Repeat every entry, word for word, leaving no line out.

++++ EXERCISE MATERIAL ++++

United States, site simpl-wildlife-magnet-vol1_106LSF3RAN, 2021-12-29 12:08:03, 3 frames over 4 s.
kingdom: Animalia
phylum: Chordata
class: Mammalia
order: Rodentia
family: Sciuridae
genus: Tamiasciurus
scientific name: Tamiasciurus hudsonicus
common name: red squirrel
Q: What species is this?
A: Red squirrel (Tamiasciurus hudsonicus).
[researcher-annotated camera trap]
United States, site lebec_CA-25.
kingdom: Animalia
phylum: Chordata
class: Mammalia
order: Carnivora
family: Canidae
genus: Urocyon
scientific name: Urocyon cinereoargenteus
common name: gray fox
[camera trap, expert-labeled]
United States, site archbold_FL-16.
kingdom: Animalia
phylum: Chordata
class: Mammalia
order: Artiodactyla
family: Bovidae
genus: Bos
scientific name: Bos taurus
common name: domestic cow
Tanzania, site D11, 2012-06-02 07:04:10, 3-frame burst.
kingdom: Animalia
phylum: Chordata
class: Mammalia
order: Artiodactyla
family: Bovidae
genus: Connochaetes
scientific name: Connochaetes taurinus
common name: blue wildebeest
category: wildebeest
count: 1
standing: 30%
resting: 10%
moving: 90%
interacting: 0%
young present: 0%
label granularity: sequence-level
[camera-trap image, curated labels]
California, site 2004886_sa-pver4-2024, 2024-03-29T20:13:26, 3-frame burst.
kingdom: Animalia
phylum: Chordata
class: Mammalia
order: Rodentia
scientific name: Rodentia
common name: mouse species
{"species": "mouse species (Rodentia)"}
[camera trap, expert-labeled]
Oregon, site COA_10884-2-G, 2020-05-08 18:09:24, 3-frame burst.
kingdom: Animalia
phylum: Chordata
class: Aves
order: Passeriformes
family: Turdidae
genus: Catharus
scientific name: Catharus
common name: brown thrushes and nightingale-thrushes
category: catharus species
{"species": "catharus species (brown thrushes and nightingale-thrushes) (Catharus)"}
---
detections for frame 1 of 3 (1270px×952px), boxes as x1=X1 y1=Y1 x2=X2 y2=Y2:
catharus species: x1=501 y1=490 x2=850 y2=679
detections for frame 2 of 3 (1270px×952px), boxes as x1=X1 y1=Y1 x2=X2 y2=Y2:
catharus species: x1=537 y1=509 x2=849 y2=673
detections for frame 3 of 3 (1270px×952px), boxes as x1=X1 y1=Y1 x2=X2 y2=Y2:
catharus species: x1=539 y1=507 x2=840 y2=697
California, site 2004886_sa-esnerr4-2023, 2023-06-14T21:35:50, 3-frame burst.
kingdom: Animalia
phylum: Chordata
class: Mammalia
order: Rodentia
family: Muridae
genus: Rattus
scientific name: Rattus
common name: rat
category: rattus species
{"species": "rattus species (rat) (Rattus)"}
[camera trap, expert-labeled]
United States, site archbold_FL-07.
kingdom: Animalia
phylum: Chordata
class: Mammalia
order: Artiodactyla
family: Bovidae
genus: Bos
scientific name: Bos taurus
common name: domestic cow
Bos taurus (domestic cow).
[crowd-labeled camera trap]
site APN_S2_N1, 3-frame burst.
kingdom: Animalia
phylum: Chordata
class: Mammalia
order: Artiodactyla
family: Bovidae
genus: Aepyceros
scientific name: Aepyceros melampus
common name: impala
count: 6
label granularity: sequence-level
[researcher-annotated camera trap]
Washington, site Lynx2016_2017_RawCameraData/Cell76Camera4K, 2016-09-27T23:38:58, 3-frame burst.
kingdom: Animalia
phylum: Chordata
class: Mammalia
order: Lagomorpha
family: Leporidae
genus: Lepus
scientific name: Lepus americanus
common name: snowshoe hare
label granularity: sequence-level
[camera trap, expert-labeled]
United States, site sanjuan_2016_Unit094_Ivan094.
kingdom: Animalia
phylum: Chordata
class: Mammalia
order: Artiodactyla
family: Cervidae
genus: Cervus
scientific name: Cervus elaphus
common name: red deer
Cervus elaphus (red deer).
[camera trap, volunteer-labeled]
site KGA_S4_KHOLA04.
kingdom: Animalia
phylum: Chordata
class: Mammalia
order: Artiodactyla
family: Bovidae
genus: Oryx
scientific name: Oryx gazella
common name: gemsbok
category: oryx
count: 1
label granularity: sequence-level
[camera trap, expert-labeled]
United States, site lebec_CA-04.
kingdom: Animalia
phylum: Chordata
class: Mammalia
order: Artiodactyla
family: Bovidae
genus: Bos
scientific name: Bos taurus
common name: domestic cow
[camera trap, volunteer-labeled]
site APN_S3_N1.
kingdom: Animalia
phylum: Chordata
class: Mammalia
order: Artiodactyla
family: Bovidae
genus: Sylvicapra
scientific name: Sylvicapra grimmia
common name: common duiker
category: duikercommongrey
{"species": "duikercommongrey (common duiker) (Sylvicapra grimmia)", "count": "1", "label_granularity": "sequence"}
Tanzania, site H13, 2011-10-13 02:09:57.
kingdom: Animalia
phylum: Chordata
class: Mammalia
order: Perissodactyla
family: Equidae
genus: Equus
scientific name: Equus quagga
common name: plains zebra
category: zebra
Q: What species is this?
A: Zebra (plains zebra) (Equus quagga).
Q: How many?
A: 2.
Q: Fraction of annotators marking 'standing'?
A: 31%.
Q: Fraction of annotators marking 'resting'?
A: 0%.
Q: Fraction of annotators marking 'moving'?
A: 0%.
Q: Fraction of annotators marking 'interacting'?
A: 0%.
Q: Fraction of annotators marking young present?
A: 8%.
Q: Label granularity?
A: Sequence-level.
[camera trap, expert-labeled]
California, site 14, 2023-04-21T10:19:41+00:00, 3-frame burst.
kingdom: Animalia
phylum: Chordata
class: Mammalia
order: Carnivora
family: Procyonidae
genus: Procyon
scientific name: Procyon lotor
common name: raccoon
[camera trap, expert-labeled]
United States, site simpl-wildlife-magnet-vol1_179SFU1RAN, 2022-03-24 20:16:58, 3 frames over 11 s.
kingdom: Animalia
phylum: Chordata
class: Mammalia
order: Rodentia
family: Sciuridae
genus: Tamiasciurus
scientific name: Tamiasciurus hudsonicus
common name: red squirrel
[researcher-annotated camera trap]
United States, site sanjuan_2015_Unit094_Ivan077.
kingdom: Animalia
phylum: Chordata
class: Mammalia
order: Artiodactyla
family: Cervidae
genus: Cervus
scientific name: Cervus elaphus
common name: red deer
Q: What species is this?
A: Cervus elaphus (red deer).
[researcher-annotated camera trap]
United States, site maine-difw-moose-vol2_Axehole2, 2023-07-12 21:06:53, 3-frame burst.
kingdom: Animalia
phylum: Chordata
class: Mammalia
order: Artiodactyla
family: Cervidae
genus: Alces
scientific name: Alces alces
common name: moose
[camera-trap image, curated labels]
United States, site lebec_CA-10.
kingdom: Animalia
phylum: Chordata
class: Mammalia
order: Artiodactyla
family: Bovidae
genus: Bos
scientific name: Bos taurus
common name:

++++

[ANSWER FOR THIS EXERCISE]
United States, site simpl-wildlife-magnet-vol1_106LSF3RAN, 2021-12-29 12:08:03, 3 frames over 4 s.
kingdom: Animalia
phylum: Chordata
class: Mammalia
order: Rodentia
family: Sciuridae
genus: Tamiasciurus
scientific name: Tamiasciurus hudsonicus
common name: red squirrel
Q: What species is this?
A: Red squirrel (Tamiasciurus hudsonicus).
[researcher-annotated camera trap]
United States, site lebec_CA-25.
kingdom: Animalia
phylum: Chordata
class: Mammalia
order: Carnivora
family: Canidae
genus: Urocyon
scientific name: Urocyon cinereoargenteus
common name: gray fox
[camera trap, expert-labeled]
United States, site archbold_FL-16.
kingdom: Animalia
phylum: Chordata
class: Mammalia
order: Artiodactyla
family: Bovidae
genus: Bos
scientific name: Bos taurus
common name: domestic cow
Tanzania, site D11, 2012-06-02 07:04:10, 3-frame burst.
kingdom: Animalia
phylum: Chordata
class: Mammalia
order: Artiodactyla
family: Bovidae
genus: Connochaetes
scientific name: Connochaetes taurinus
common name: blue wildebeest
category: wildebeest
count: 1
standing: 30%
resting: 10%
moving: 90%
interacting: 0%
young present: 0%
label granularity: sequence-level
[camera-trap image, curated labels]
California, site 2004886_sa-pver4-2024, 2024-03-29T20:13:26, 3-frame burst.
kingdom: Animalia
phylum: Chordata
class: Mammalia
order: Rodentia
scientific name: Rodentia
common name: mouse species
{"species": "mouse species (Rodentia)"}
[camera trap, expert-labeled]
Oregon, site COA_10884-2-G, 2020-05-08 18:09:24, 3-frame burst.
kingdom: Animalia
phylum: Chordata
class: Aves
order: Passeriformes
family: Turdidae
genus: Catharus
scientific name: Catharus
common name: brown thrushes and nightingale-thrushes
category: catharus species
{"species": "catharus species (brown thrushes and nightingale-thrushes) (Catharus)"}
---
detections for frame 1 of 3 (1270px×952px), boxes as x1=X1 y1=Y1 x2=X2 y2=Y2:
catharus species: x1=501 y1=490 x2=850 y2=679
detections for frame 2 of 3 (1270px×952px), boxes as x1=X1 y1=Y1 x2=X2 y2=Y2:
catharus species: x1=537 y1=509 x2=849 y2=673
detections for frame 3 of 3 (1270px×952px), boxes as x1=X1 y1=Y1 x2=X2 y2=Y2:
catharus species: x1=539 y1=507 x2=840 y2=697
California, site 2004886_sa-esnerr4-2023, 2023-06-14T21:35:50, 3-frame burst.
kingdom: Animalia
phylum: Chordata
class: Mammalia
order: Rodentia
family: Muridae
genus: Rattus
scientific name: Rattus
common name: rat
category: rattus species
{"species": "rattus species (rat) (Rattus)"}
[camera trap, expert-labeled]
United States, site archbold_FL-07.
kingdom: Animalia
phylum: Chordata
class: Mammalia
order: Artiodactyla
family: Bovidae
genus: Bos
scientific name: Bos taurus
common name: domestic cow
Bos taurus (domestic cow).
[crowd-labeled camera trap]
site APN_S2_N1, 3-frame burst.
kingdom: Animalia
phylum: Chordata
class: Mammalia
order: Artiodactyla
family: Bovidae
genus: Aepyceros
scientific name: Aepyceros melampus
common name: impala
count: 6
label granularity: sequence-level
[researcher-annotated camera trap]
Washington, site Lynx2016_2017_RawCameraData/Cell76Camera4K, 2016-09-27T23:38:58, 3-frame burst.
kingdom: Animalia
phylum: Chordata
class: Mammalia
order: Lagomorpha
family: Leporidae
genus: Lepus
scientific name: Lepus americanus
common name: snowshoe hare
label granularity: sequence-level
[camera trap, expert-labeled]
United States, site sanjuan_2016_Unit094_Ivan094.
kingdom: Animalia
phylum: Chordata
class: Mammalia
order: Artiodactyla
family: Cervidae
genus: Cervus
scientific name: Cervus elaphus
common name: red deer
Cervus elaphus (red deer).
[camera trap, volunteer-labeled]
site KGA_S4_KHOLA04.
kingdom: Animalia
phylum: Chordata
class: Mammalia
order: Artiodactyla
family: Bovidae
genus: Oryx
scientific name: Oryx gazella
common name: gemsbok
category: oryx
count: 1
label granularity: sequence-level
[camera trap, expert-labeled]
United States, site lebec_CA-04.
kingdom: Animalia
phylum: Chordata
class: Mammalia
order: Artiodactyla
family: Bovidae
genus: Bos
scientific name: Bos taurus
common name: domestic cow
[camera trap, volunteer-labeled]
site APN_S3_N1.
kingdom: Animalia
phylum: Chordata
class: Mammalia
order: Artiodactyla
family: Bovidae
genus: Sylvicapra
scientific name: Sylvicapra grimmia
common name: common duiker
category: duikercommongrey
{"species": "duikercommongrey (common duiker) (Sylvicapra grimmia)", "count": "1", "label_granularity": "sequence"}
Tanzania, site H13, 2011-10-13 02:09:57.
kingdom: Animalia
phylum: Chordata
class: Mammalia
order: Perissodactyla
family: Equidae
genus: Equus
scientific name: Equus quagga
common name: plains zebra
category: zebra
Q: What species is this?
A: Zebra (plains zebra) (Equus quagga).
Q: How many?
A: 2.
Q: Fraction of annotators marking 'standing'?
A: 31%.
Q: Fraction of annotators marking 'resting'?
A: 0%.
Q: Fraction of annotators marking 'moving'?
A: 0%.
Q: Fraction of annotators marking 'interacting'?
A: 0%.
Q: Fraction of annotators marking young present?
A: 8%.
Q: Label granularity?
A: Sequence-level.
[camera trap, expert-labeled]
California, site 14, 2023-04-21T10:19:41+00:00, 3-frame burst.
kingdom: Animalia
phylum: Chordata
class: Mammalia
order: Carnivora
family: Procyonidae
genus: Procyon
scientific name: Procyon lotor
common name: raccoon
[camera trap, expert-labeled]
United States, site simpl-wildlife-magnet-vol1_179SFU1RAN, 2022-03-24 20:16:58, 3 frames over 11 s.
kingdom: Animalia
phylum: Chordata
class: Mammalia
order: Rodentia
family: Sciuridae
genus: Tamiasciurus
scientific name: Tamiasciurus hudsonicus
common name: red squirrel
[researcher-annotated camera trap]
United States, site sanjuan_2015_Unit094_Ivan077.
kingdom: Animalia
phylum: Chordata
class: Mammalia
order: Artiodactyla
family: Cervidae
genus: Cervus
scientific name: Cervus elaphus
common name: red deer
Q: What species is this?
A: Cervus elaphus (red deer).
[researcher-annotated camera trap]
United States, site maine-difw-moose-vol2_Axehole2, 2023-07-12 21:06:53, 3-frame burst.
kingdom: Animalia
phylum: Chordata
class: Mammalia
order: Artiodactyla
family: Cervidae
genus: Alces
scientific name: Alces alces
common name: moose
[camera-trap image, curated labels]
United States, site lebec_CA-10.
kingdom: Animalia
phylum: Chordata
class: Mammalia
order: Artiodactyla
family: Bovidae
genus: Bos
scientific name: Bos taurus
common name:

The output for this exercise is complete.